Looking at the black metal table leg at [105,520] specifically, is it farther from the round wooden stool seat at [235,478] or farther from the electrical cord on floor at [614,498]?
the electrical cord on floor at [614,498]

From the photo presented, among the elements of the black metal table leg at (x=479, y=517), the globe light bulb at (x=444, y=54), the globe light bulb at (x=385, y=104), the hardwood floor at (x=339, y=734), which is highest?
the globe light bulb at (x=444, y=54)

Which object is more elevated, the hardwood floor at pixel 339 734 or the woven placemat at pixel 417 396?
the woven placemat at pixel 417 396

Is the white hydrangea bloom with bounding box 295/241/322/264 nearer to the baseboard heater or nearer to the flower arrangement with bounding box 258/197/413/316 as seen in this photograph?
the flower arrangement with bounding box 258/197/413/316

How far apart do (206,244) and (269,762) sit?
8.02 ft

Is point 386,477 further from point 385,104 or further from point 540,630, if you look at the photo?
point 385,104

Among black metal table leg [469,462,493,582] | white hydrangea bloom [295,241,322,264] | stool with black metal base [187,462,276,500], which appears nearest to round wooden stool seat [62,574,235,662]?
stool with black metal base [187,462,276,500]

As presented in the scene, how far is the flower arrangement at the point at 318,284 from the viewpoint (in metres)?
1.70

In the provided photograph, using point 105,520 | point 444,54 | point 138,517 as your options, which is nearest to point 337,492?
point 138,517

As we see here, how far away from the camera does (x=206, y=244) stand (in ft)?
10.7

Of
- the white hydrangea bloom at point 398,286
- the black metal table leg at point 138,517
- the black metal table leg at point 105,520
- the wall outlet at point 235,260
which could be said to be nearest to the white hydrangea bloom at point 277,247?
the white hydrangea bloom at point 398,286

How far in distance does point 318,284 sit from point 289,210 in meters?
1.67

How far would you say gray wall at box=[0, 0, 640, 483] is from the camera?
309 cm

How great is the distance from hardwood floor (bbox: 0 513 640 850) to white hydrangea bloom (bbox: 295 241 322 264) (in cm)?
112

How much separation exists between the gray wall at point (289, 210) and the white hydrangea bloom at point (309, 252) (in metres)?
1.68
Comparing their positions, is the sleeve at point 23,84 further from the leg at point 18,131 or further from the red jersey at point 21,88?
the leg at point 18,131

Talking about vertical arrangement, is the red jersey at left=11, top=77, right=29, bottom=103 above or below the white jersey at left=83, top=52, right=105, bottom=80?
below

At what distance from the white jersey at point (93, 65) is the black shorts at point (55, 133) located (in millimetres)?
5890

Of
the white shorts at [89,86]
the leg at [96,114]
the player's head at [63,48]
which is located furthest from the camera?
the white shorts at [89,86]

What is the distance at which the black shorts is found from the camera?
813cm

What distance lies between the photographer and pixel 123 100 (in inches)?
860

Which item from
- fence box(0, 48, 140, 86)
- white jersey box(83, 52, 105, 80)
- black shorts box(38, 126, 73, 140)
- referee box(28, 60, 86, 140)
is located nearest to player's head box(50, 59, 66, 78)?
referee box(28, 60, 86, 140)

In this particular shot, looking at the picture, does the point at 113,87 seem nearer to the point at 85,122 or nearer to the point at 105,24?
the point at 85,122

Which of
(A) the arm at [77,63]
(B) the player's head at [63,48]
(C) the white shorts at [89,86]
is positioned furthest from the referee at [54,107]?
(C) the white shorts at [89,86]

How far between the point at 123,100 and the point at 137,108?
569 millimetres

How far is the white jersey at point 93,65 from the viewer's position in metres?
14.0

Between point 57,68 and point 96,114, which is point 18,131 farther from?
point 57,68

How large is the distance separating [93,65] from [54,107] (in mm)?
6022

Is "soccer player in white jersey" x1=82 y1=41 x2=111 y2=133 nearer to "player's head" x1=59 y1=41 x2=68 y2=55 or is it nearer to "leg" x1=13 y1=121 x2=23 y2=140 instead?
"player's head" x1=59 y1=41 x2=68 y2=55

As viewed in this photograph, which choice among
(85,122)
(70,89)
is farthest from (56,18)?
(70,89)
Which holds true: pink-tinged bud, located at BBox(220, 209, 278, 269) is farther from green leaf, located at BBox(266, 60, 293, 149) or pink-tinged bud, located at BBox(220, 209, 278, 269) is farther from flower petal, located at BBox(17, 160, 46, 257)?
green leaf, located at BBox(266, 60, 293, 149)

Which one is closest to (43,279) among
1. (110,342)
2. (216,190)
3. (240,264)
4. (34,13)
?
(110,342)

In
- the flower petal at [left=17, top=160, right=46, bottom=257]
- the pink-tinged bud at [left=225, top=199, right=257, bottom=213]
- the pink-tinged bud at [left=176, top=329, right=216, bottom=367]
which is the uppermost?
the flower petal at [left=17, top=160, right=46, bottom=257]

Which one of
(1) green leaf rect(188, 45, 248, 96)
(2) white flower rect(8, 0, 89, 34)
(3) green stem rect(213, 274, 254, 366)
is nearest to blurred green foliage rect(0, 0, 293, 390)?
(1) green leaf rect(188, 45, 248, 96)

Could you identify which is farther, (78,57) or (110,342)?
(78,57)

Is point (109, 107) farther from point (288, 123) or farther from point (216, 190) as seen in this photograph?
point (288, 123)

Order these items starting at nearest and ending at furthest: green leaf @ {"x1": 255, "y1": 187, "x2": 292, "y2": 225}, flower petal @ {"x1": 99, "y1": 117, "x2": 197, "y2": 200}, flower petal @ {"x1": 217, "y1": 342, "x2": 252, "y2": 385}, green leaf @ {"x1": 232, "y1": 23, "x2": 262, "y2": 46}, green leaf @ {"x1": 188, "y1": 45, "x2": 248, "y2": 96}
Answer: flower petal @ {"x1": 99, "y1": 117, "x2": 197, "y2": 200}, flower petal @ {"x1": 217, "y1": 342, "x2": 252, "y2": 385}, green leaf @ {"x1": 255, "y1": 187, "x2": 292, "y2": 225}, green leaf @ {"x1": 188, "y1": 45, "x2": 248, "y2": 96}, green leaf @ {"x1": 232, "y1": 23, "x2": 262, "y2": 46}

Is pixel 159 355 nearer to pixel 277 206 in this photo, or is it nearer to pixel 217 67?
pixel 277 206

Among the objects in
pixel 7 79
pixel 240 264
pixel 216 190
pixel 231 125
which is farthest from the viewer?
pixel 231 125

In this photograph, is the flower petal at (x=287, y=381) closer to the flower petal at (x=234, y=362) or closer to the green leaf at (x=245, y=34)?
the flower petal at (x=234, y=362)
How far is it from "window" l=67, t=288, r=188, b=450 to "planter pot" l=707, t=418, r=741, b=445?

☆ ☆ ☆

## [Aim of the exercise]
Rewrite every entry above with "hardwood floor" swapped for "wooden floor", leaving everything else unchanged.

## [Answer for this exercise]
Looking at the black metal table leg at [105,520] specifically, is it farther from the round wooden stool seat at [235,478] or farther from the electrical cord on floor at [614,498]?
the electrical cord on floor at [614,498]

From the photo presented, among the elements of the black metal table leg at (x=479, y=517), the globe light bulb at (x=444, y=54), the globe light bulb at (x=385, y=104), the wooden floor at (x=339, y=734), which is highest?
the globe light bulb at (x=444, y=54)

Which object is more elevated, the wooden floor at pixel 339 734 or the woven placemat at pixel 417 396?
the woven placemat at pixel 417 396

Is the white hydrangea bloom with bounding box 295/241/322/264 nearer to the baseboard heater or nearer to the flower arrangement with bounding box 258/197/413/316 as seen in this photograph?
the flower arrangement with bounding box 258/197/413/316

How far apart do (206,244) and (269,762) sit?
8.02 ft

Is point 386,477 further from point 385,104 or further from point 540,630, if you look at the photo?
point 385,104

Among black metal table leg [469,462,493,582] | white hydrangea bloom [295,241,322,264] | stool with black metal base [187,462,276,500], which appears nearest to round wooden stool seat [62,574,235,662]?
stool with black metal base [187,462,276,500]

As presented in the scene, how far is the flower arrangement at the point at 318,284 from the viewpoint (in metres)?
1.70

In the provided photograph, using point 105,520 | point 444,54 | point 138,517 as your options, which is nearest to point 337,492?
point 138,517

As we see here, how far away from the camera does (x=206, y=244) stand (in ft)?
10.7

Of
- the white hydrangea bloom at point 398,286
- the black metal table leg at point 138,517
- the black metal table leg at point 105,520
- the wall outlet at point 235,260
which could be said to be nearest to the white hydrangea bloom at point 277,247?
the white hydrangea bloom at point 398,286

How far in distance does point 318,284 sit from point 289,210 in meters?
1.67

How far would you say gray wall at box=[0, 0, 640, 483] is from the camera?
309 cm

How great is the distance from wooden floor (bbox: 0 513 640 850) to white hydrangea bloom (bbox: 295 241 322 264) (in cm)?
112

How much separation exists between the gray wall at point (289, 210) and the white hydrangea bloom at point (309, 252) (in metres)?
1.68
Comparing their positions, is the sleeve at point 23,84 further from the leg at point 18,131 or further from the red jersey at point 21,88?
the leg at point 18,131

Talking about vertical arrangement, is the red jersey at left=11, top=77, right=29, bottom=103 above or below the white jersey at left=83, top=52, right=105, bottom=80?
below

At what distance from the white jersey at point (93, 65) is the black shorts at point (55, 133) located (in millimetres)?
5890

Of
the white shorts at [89,86]
the leg at [96,114]
the player's head at [63,48]
which is located furthest from the camera?
the white shorts at [89,86]

What is the distance at which the black shorts is found from the camera?
813cm

What distance lies between the photographer and pixel 123 100 (in inches)?
860

Which item from
- fence box(0, 48, 140, 86)
- white jersey box(83, 52, 105, 80)
- black shorts box(38, 126, 73, 140)
- referee box(28, 60, 86, 140)
is located nearest to player's head box(50, 59, 66, 78)?
referee box(28, 60, 86, 140)

In this particular shot, looking at the picture, does the point at 113,87 seem nearer to the point at 85,122 or nearer to the point at 105,24?
the point at 85,122

Which of
(A) the arm at [77,63]
(B) the player's head at [63,48]
(C) the white shorts at [89,86]
is positioned furthest from the referee at [54,107]?
(C) the white shorts at [89,86]

How far between the point at 123,100 and the point at 137,108?
569 millimetres

How far is the white jersey at point 93,65 from the viewer's position in metres?
14.0

Between point 57,68 and point 96,114, which is point 18,131 farther from?
point 57,68

How large is the distance separating [93,65] from [54,107] (in mm)?
6022

Is "soccer player in white jersey" x1=82 y1=41 x2=111 y2=133 nearer to "player's head" x1=59 y1=41 x2=68 y2=55 or is it nearer to "leg" x1=13 y1=121 x2=23 y2=140 instead?
"player's head" x1=59 y1=41 x2=68 y2=55

As viewed in this photograph, which choice among
(85,122)
(70,89)
is farthest from (56,18)?
(70,89)
Which holds true: pink-tinged bud, located at BBox(220, 209, 278, 269) is farther from green leaf, located at BBox(266, 60, 293, 149) or pink-tinged bud, located at BBox(220, 209, 278, 269) is farther from flower petal, located at BBox(17, 160, 46, 257)?
green leaf, located at BBox(266, 60, 293, 149)

Which one is closest to (43,279) among
1. (110,342)
2. (216,190)
3. (240,264)
4. (34,13)
?
(110,342)

In
- the flower petal at [left=17, top=160, right=46, bottom=257]
- the pink-tinged bud at [left=225, top=199, right=257, bottom=213]
- the pink-tinged bud at [left=176, top=329, right=216, bottom=367]
which is the uppermost?
the flower petal at [left=17, top=160, right=46, bottom=257]

Which one of
(1) green leaf rect(188, 45, 248, 96)
(2) white flower rect(8, 0, 89, 34)
(3) green stem rect(213, 274, 254, 366)
is nearest to blurred green foliage rect(0, 0, 293, 390)?
(1) green leaf rect(188, 45, 248, 96)

Could you identify which is farther, (78,57) or (110,342)?
(78,57)

Is point (109, 107) farther from point (288, 123) or farther from point (216, 190) as seen in this photograph?
point (288, 123)

Order these items starting at nearest and ending at furthest: green leaf @ {"x1": 255, "y1": 187, "x2": 292, "y2": 225}, flower petal @ {"x1": 99, "y1": 117, "x2": 197, "y2": 200}, flower petal @ {"x1": 217, "y1": 342, "x2": 252, "y2": 385}, green leaf @ {"x1": 232, "y1": 23, "x2": 262, "y2": 46}, green leaf @ {"x1": 188, "y1": 45, "x2": 248, "y2": 96}
Answer: flower petal @ {"x1": 99, "y1": 117, "x2": 197, "y2": 200}, flower petal @ {"x1": 217, "y1": 342, "x2": 252, "y2": 385}, green leaf @ {"x1": 255, "y1": 187, "x2": 292, "y2": 225}, green leaf @ {"x1": 188, "y1": 45, "x2": 248, "y2": 96}, green leaf @ {"x1": 232, "y1": 23, "x2": 262, "y2": 46}

Is pixel 159 355 nearer to pixel 277 206 in this photo, or is it nearer to pixel 217 67?
pixel 277 206

Among the objects in
pixel 7 79
pixel 240 264
pixel 216 190
pixel 231 125
which is farthest from the viewer?
pixel 231 125

In this photograph, is the flower petal at (x=287, y=381) closer to the flower petal at (x=234, y=362) or closer to the green leaf at (x=245, y=34)?
the flower petal at (x=234, y=362)
How far is it from "window" l=67, t=288, r=188, b=450 to "planter pot" l=707, t=418, r=741, b=445?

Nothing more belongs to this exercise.